On June 21, the Thunder acquired Alex Caruso from the Chicago Bulls in exchange for Josh Giddey. Caruso, who started his professional career for the Oklahoma City Blue in the NBA G League, has been a two-time All-Defensive Team member, averaged a career-high 10.1 points, 3.8 rebounds, 3.5 assists, 1.6 steals, and 1.0 blocks on 46.8% shooting and 40.8% three-point shooting last season. Being honored the 2024 NBA Hustle Award, Caruso led the league in deflections per game and was the only player in the league to record 130-plus threes, 100-plus steals, and 70-plus blocks last season. With the emergence of Jalen Williams, Giddey averaged a career-low 12.3 points in only 25.1 minutes per game. Despite improving his three-point shooting, Giddey was inconsistent, resulting in defenses sagging off of him that led to head coach Mark Daigneault benching him during the 2024 NBA playoffs against the Dallas Mavericks. Thunder general manager Sam Presti quoted that the Thunder planned to bring Giddey off the bench next season, however Giddey revealed he wasn't "overly eager."

===Summer League===
Salt Lake City

The Thunder participated in the 2024 Salt Lake City Summer League alongside the Utah Jazz, Memphis Grizzlies and the Philadelphia 76ers. This marked the third straight year the Thunder participated in the round-robin showcase. On July 7, the Thunder announced their summer league roster for Salt Lake City which notably featured Ousmane Dieng, Keyontae Johnson, Adam Flagler, Dillon Jones, and Ajay Mitchell.

Las Vegas

The Thunder participated in the 2024 Las Vegas Summer League following a 2–1 record in the Salt Lake City Summer League.
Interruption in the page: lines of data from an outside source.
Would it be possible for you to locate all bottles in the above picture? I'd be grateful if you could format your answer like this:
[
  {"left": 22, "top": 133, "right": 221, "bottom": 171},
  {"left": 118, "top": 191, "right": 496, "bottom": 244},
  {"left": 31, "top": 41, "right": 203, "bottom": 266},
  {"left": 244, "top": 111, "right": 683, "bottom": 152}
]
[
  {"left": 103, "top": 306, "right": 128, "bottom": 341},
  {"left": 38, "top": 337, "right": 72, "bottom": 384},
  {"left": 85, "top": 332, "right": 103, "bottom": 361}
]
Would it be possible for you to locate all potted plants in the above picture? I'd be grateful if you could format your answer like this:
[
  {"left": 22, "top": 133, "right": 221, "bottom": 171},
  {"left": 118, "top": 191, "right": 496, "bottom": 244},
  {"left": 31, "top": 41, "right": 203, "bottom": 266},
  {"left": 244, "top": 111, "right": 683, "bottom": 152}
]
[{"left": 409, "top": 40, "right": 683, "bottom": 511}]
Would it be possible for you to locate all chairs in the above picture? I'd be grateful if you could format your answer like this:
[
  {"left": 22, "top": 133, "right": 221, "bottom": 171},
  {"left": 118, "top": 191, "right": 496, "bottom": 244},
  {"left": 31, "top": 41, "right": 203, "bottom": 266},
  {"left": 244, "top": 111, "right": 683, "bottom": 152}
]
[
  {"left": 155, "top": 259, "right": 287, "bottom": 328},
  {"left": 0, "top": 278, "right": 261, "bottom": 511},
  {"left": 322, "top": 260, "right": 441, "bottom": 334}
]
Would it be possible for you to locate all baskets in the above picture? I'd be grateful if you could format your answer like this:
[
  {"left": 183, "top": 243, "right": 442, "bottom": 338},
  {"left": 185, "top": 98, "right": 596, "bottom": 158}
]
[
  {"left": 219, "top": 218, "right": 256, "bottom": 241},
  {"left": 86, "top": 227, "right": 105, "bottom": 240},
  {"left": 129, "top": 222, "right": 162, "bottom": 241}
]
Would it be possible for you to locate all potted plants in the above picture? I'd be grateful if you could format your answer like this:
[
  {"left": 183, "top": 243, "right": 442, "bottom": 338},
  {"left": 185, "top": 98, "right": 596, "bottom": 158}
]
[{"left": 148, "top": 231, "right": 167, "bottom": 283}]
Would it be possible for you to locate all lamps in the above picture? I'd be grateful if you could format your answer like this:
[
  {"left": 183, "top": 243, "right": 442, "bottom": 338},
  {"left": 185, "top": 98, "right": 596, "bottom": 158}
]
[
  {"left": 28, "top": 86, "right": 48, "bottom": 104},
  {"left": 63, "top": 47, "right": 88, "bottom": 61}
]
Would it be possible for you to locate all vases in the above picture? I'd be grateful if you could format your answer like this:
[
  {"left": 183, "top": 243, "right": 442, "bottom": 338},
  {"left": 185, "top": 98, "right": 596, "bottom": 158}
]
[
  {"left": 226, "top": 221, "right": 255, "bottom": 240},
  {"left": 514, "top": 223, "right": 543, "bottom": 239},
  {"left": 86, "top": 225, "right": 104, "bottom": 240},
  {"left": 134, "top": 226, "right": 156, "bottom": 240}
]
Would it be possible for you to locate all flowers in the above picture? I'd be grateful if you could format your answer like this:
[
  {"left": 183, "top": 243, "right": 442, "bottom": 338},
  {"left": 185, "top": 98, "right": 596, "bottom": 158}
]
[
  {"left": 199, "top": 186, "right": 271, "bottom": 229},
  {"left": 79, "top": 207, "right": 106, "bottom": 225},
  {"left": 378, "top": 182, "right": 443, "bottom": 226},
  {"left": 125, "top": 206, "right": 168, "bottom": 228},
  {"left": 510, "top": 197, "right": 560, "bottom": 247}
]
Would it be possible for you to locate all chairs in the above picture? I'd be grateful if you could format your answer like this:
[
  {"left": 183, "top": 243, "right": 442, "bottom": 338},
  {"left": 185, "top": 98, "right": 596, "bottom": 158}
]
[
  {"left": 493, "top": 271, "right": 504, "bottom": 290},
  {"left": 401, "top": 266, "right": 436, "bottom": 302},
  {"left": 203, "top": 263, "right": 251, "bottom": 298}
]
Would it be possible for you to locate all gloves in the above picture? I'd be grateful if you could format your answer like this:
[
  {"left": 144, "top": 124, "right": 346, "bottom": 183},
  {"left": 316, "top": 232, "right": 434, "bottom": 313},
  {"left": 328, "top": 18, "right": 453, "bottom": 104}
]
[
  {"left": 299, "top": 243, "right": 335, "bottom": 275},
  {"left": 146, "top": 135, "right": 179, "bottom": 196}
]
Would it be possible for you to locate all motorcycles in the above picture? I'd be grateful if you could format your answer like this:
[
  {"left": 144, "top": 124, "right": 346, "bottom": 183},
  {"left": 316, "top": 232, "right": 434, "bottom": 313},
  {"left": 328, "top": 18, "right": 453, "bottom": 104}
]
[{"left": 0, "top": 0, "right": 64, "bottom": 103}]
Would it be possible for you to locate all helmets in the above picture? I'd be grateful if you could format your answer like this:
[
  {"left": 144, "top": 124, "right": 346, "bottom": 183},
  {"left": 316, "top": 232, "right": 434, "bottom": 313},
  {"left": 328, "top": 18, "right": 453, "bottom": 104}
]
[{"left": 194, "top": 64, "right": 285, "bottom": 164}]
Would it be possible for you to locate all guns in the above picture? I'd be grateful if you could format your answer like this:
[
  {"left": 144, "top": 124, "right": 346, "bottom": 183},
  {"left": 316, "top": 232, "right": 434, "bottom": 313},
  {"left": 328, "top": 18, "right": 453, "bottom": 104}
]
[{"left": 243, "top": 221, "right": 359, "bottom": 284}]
Head coach Daniel Dixon announced that Ousmane Dieng will sit out in Las Vegas after playing three games in Utah, averaging 15.7 points on 34.6% shooting.

==Standings==
===Division===

| Northwest Division | W | L | PCT | GB | Home | Road | Div | GP |
|---|---|---|---|---|---|---|---|---|
| z – Oklahoma City Thunder | 68 | 14 | .829 | – | 36‍–‍6 | 32‍–‍8 | 12‍–‍4 | 82 |
| x – Denver Nuggets | 50 | 32 | .610 | 18.0 | 26‍–‍15 | 24‍–‍17 | 8‍–‍8 | 82 |
| x – Minnesota Timberwolves | 49 | 33 | .598 | 19.0 | 25‍–‍16 | 24‍–‍17 | 11‍–‍5 | 82 |
| Portland Trail Blazers | 36 | 46 | .439 | 32.0 | 22‍–‍19 | 14‍–‍27 | 6‍–‍10 | 82 |
| Utah Jazz | 17 | 65 | .207 | 51.0 | 10‍–‍31 | 7‍–‍34 | 3‍–‍13 | 82 |

===Conference===

Western Conference
| # | Team | W | L | PCT | GB | GP |
| 1 | z – Oklahoma City Thunder * | 68 | 14 | .829 | – | 82 |
| 2 | y – Houston Rockets * | 52 | 30 | .634 | 16.0 | 82 |
| 3 | y – Los Angeles Lakers * | 50 | 32 | .610 | 18.0 | 82 |
| 4 | x – Denver Nuggets | 50 | 32 | .610 | 18.0 | 82 |
| 5 | x – Los Angeles Clippers | 50 | 32 | .610 | 18.0 | 82 |
| 6 | x – Minnesota Timberwolves | 49 | 33 | .598 | 19.0 | 82 |
| 7 | x – Golden State Warriors | 48 | 34 | .585 | 20.0 | 82 |
| 8 | x – Memphis Grizzlies | 48 | 34 | .585 | 20.0 | 82 |
| 9 | pi – Sacramento Kings | 40 | 42 | .488 | 28.0 | 82 |
| 10 | pi – Dallas Mavericks | 39 | 43 | .476 | 29.0 | 82 |
| 11 | Phoenix Suns | 36 | 46 | .439 | 32.0 | 82 |
| 12 | Portland Trail Blazers | 36 | 46 | .439 | 32.0 | 82 |
| 13 | San Antonio Spurs | 34 | 48 | .415 | 34.0 | 82 |
| 14 | New Orleans Pelicans | 21 | 61 | .256 | 47.0 | 82 |
| 15 | Utah Jazz | 17 | 65 | .207 | 51.0 | 82 |

==Game log==
===Preseason===
During the preseason, the Thunder would play their final games under what was previously named Bally Sports Oklahoma. Bally Sports would rebrand itself as the FanDuel Sports Network as of October 21, 2024 before the start of the regular season.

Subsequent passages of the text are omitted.